▶ **DIRECTIONS FOR THIS TASK**
In the R walkthrough on consumer prices and household debt, which approach does the author mostly use to wrangle the household debt data?

▶ **EXCERPTED PASSAGE**
:::::
LET’S TAKE A LOOK AT RECENT TRENDS IN CONSUMER PRICES AND HOUSEHOLD DEBT. Along the way we’ll refresh some visualizations of consumer prices (see here) and household debt (see here) we made last year, as well as think up some new ones.

As usual we’ll use R to generate the plots and I’ll share the code below. But before we get into the details of constructing the charts, let’s just look at two plots to help set the stage.

Step 1: get the data

The data for these plots are conveniently made available by the BLS and the New York Fed.

A quick note on data manipulation. I have been cycling between using a data.table based approach for data wrangling and a dplyr/tidyverse based approach. Both seem to work. For the CPI data I’ll mostly use data.table and for the household debt data I’ll mostly use dplyr.

Consumer price data

First, we’ll follow my CPI post to get the Consumer Price data.

###############################################################################
#### Load libraries
###############################################################################
library(data.table,quietly=T,warn.conflicts=F)
library(tidyverse,quietly=T,warn.conflicts=F)

###############################################################################
#### Read in data from BLS
#### See: for readme https://download.bls.gov/pub/time.series/cu/cu.txt
###############################################################################

# get data
cpi1<-fread('http://download.bls.gov/pub/time.series/cu/cu.data.2.Summaries')

# Get item names
cpi.item<-fread("http://download.bls.gov/pub/time.series/cu/cu.item",
                header=FALSE,col.names=c("item.code","item.name","display.level",
                                         "selectable","sort.sequence","blank"))
# get series info
cpi.series<-fread("http://download.bls.gov/pub/time.series/cu/cu.series",
                  col.names=c("series_id","area_code","item_code","seasonal",
                              "periodicity_code","base_code","base_period",
                            "footnote_codes","begin_year","begin_period",
                            "end_year","end_period","blank"),header=F)
# merge
cpi2<-merge(cpi.item,cpi.series,by.x="item.code",by.y="item_code")

setkeyv(cpi1,"series_id")            
setkeyv(cpi2,"series_id")
cpi3<-cpi2[cpi1]
# create date
cpi3<-cpi3[,month:=as.numeric(substr(cpi3$period,2,3))]
cpi3$date<- as.Date(ISOdate(cpi3$year,cpi3$month,1) )
:::::
▶ **THE DATA**
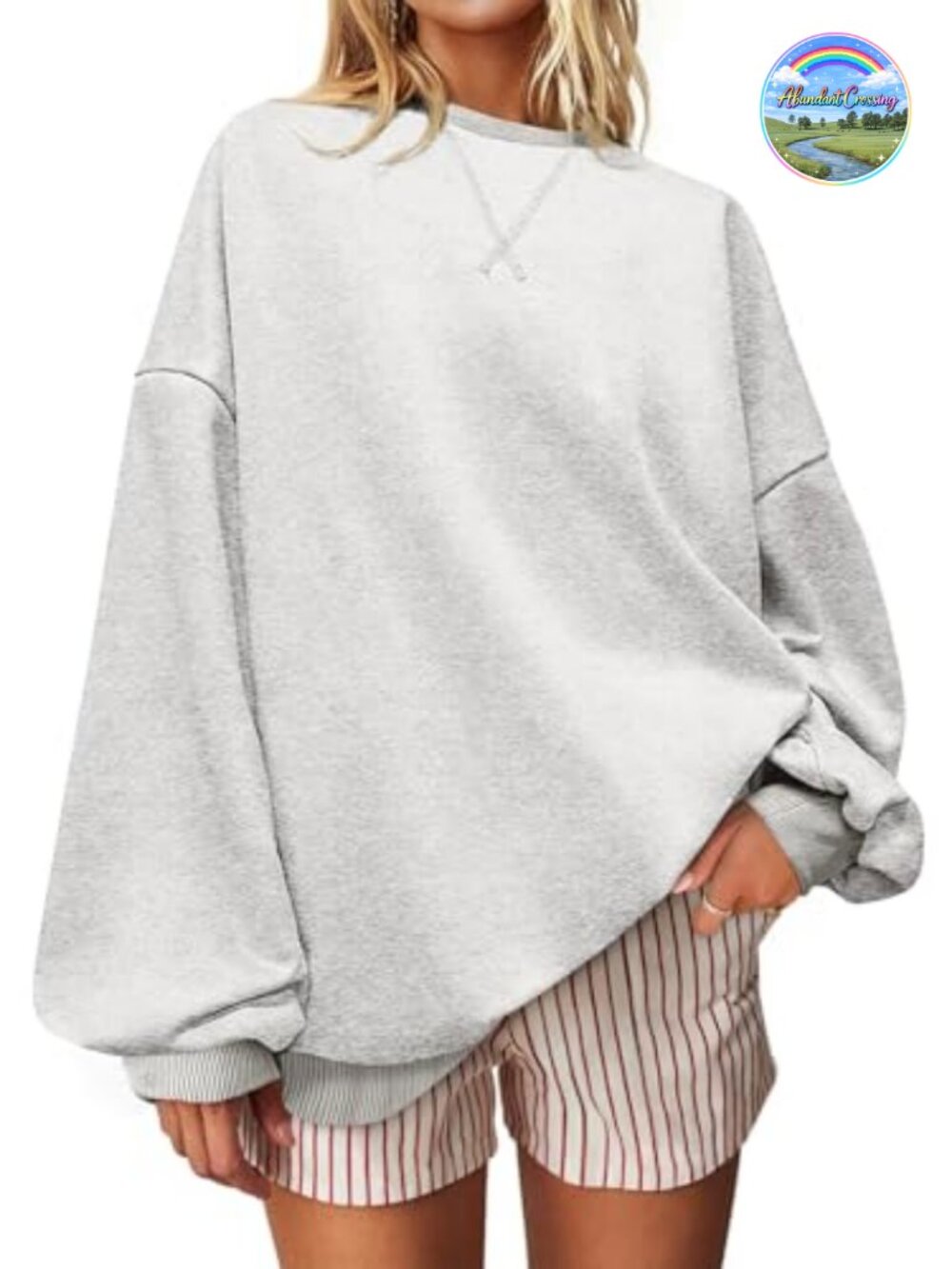 Oversized Striped Crewneck Sweatshirt Long Sleeve Casual Pullover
:::::
▶ **REPLY**
A dplyr/tidyverse-based approach.